The remainder component is well behaved up until the start of 2020, fluctuating around 0, suggesting the model adequately captures the underlying structure of the data. Having a mean close to 0 indicates there may not be any bias or trend remaining in the data after accounting for trend and seasonality.

A moving average is a commonly used method in time series analysis to smooth out fluctuations in data and identify underlying trends or patterns. It involves calculating the average of a subset of data points over a specified window or period, which “moves” along the time series.

The expression \(\hat{T}_t = \frac{1}{m} \sum_{j=-k}^{k} Y_{t+j}\) represents the calculation of the centered moving average of the time series data \(Y_t\), where \(m\) is the size of the moving average window and \(k\) represents the number of periods before and after the current time point \(t\) included in the average.

retail_ma <- retail |>
  mutate(
    `12-MA` = slider::slide_dbl(Turnover, mean,
                .before = 5, .after = 6, .complete = TRUE),
    `2x12-MA` = slider::slide_dbl(`12-MA`, mean,
                .before = 1, .after = 0, .complete = TRUE)
  )
retail_ma <- retail_ma %>%
  na.omit() 

retail_ma |>
  autoplot(Turnover, colour = "gray") +
  geom_line(aes(y = `2x12-MA`), colour = "#D55E00") +
  labs(y = "Retail turnover in $Million AUD", 
       title = "Total Retail Turnover")

By visually comparing the original data with the smoothed line, you can assess the overall trend and identify any patterns or changes over time more easily.

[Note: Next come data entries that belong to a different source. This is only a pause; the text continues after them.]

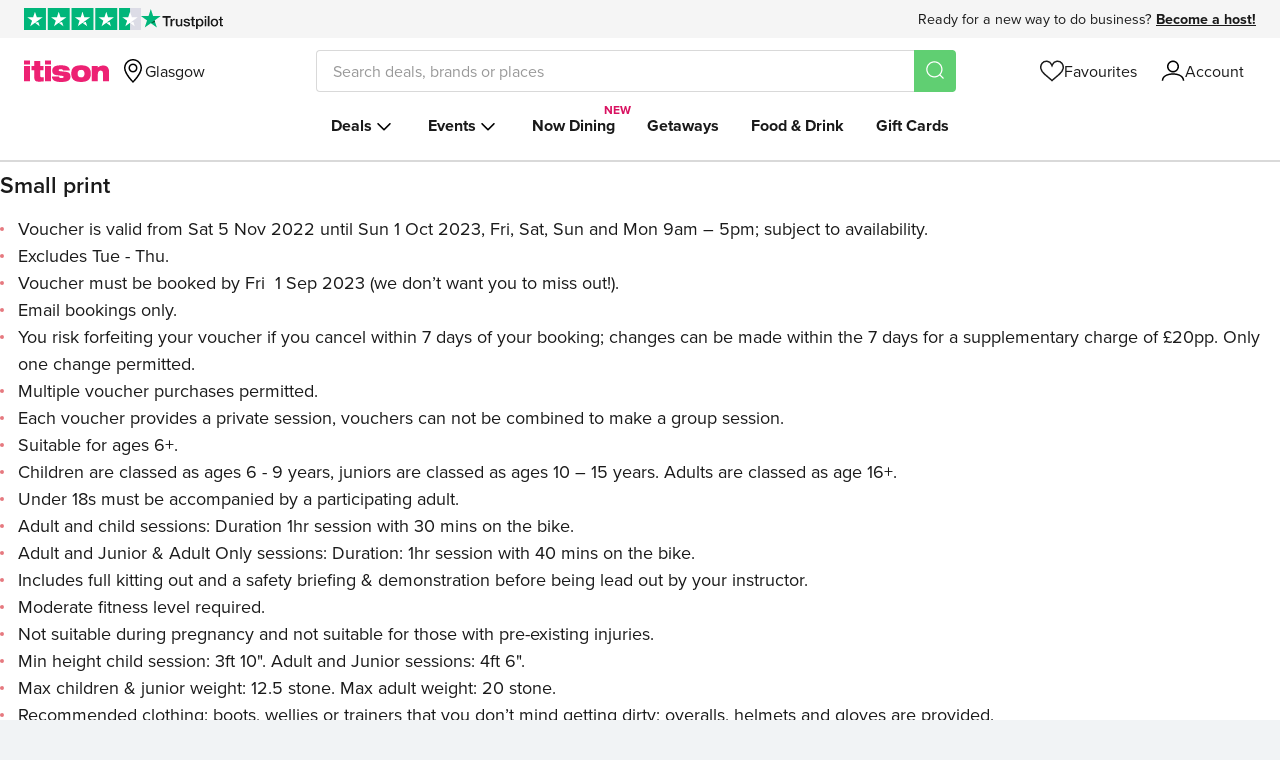

--- FILE ---
content_type: application/javascript
request_url: https://www.itison.com/assets/actions/index-736f5ddd95546b31ce308665a3fce5157e004266500a1f92c546b39fbda617e4.js
body_size: -258
content:
import"actions/redirect";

Our data is now ready for forecasting techniques to be introduced. While not the goal of this paper, i’ll give a brief example of how the ARIMA statistical method

ARIMA stands for AutoRegressive Integrated Moving Average and is a popular statistical method used for time series forecasting. It consists of three components: AutoRegressive (AR), Integrated (I), and Moving Average (MA).

The (AR) component models the relationship between an observation and a lagged set of observations: \(y_t = c + \phi_1 y_{t-1} + \phi_2 y_{t-2} + \ldots + \phi_p y_{t-p} + \epsilon_t\)

The (I) Component represents differencing, which is used to make the time series stationary: \(I(d) : y_t - y_{t-d}\)

The (MA) Component models the relationship between an observation and a residual error from a moving average model applied to lagged observations: \(MA(q) : \epsilon_t = \theta_1 \epsilon_{t-1} + \theta_2 \epsilon_{t-2} + ... + \theta_q \epsilon_{t-q}\)

Here’s the mathematical representation of the ARIMA(p, d, q) model:

\(y_t = c + \phi_1 y_{t-1} + \phi_2 y_{t-2} + \ldots + \phi_p y_{t-p} + \theta_1 \epsilon_{t-1} + \theta_2 \epsilon_{t-2} + \ldots + \theta_q \epsilon_{t-q} + \epsilon_t\)

Where: \(y_t\) = the observed series at time t, c = the constant term, \(\phi_1\), \(\phi_2\), …, \(\phi_p\) = the autoregressive parameters, \(\theta_1\), \(\theta_2\), …, \(\theta_q\) = the moving average parameters, \(\epsilon_t\) = the error term at time t.

# Fit a model to the data
fit <- retail %>%
  model(
    arima = ARIMA(Turnover)
  )

# Make forecasts
fc <- fit %>%
  forecast(h = "1 year")

# Plot the forecasts
fc %>%
  autoplot(retail) +
  labs(title = "Forecasting Retail Turnover",
       y = "Turnover",
       x = "Month")

autoplot(fc) +
  labs(title = "Retail Turnover Forecasts",
       y = "Turnover",
       x = "Month")

This forecast shows the 80% and 95% prediction intervals. The 80% prediction interval indicates a range within which we expect approximately 80% of the future observations to fall. This is the same as saying there’s 80% probability that the actual future observations will lie within this interval. The 95% prediction interval is wider and provides a higher level of confidence. It indicates a range within which we expect approximately 95% of the future observations to fall. There is a higher degree of certainty associated with this interval compared to the 80% prediction interval.